Trump has said he would establish a government-backed anti-woke university and create a national credentialing body to certify teachers who embrace patriotic values. These are governing principles that are quite different from previous republican platforms.

Many argue that a new radical republican platform might be needed to counter the democrats’ agenda. This would entail to reshape the republican party, moving away from core conservative ideals espoused for decades by Barry Goldwater, William F. Buckley, and Ronald Reagan. The rapid shift in the priorities of the party has led to something of an existential crisis. Previous republican campaign items such as leaner government, balanced budgets, entitlement reform and free trade have been replaced by totally different items.

As a president, Trump presided over rising annual deficits and higher federal spending. He launched a trade war with China. In the ongoing culture war with the democrats, both parties have become more extreme, more polarized, and more radical. Some conservative republicans are skeptical to the shift as they still emphasize a leaner government and less spending. These conservative voices are a minority though, which is also the case in the democratic party. The conservative or moderate voices are getting fewer and fewer. This is an unfortunate trend.
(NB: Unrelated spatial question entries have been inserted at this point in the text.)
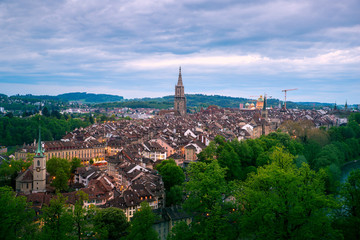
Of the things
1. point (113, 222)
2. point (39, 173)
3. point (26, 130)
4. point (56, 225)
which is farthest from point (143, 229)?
point (26, 130)

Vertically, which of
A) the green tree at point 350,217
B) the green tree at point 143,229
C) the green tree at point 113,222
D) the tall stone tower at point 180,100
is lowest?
A: the green tree at point 113,222

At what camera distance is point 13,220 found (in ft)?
68.5

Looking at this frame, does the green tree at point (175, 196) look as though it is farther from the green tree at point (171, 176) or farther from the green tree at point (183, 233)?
the green tree at point (183, 233)

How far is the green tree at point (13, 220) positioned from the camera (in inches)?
781

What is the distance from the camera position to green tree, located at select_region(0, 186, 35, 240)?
19844mm

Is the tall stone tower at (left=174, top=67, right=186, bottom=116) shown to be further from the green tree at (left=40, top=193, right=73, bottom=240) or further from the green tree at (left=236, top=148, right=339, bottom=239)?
the green tree at (left=236, top=148, right=339, bottom=239)

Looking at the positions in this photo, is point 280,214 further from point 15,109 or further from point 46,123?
point 15,109

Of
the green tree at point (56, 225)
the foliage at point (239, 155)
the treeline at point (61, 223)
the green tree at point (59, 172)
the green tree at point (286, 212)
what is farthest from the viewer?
the foliage at point (239, 155)

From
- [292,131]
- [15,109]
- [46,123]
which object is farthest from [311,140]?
[15,109]

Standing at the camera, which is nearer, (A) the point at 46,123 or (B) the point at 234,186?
(B) the point at 234,186

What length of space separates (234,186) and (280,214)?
18.1ft

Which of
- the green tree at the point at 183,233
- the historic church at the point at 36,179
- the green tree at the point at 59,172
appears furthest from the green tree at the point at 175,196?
the historic church at the point at 36,179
Republicans are broadly in favor of a more active federal government. In congress, some republicans have pushed for such federal measures as caps on credit-card interest rates, social-media regulations and even worker protections. Like Trump, several other GOP presidential candidates say that an aggressive use of federal authority is needed to push back against a radical democratic social agenda that they say has taken hold in schools, academia, the media, and corporate boardrooms.

Trump’s suggestions and ideas are not surprising though. He is not a conservative republican, barely a republican, but rather a populist businessman, who could not care less about William F. Buckley’s conservative ideas and principles. Trump wants to win the presidency at all costs and his new platform might attract new voters, primarily democratic working-class voters and other disenfranchised voters who are disappointed in the country’s direction under the Biden administration.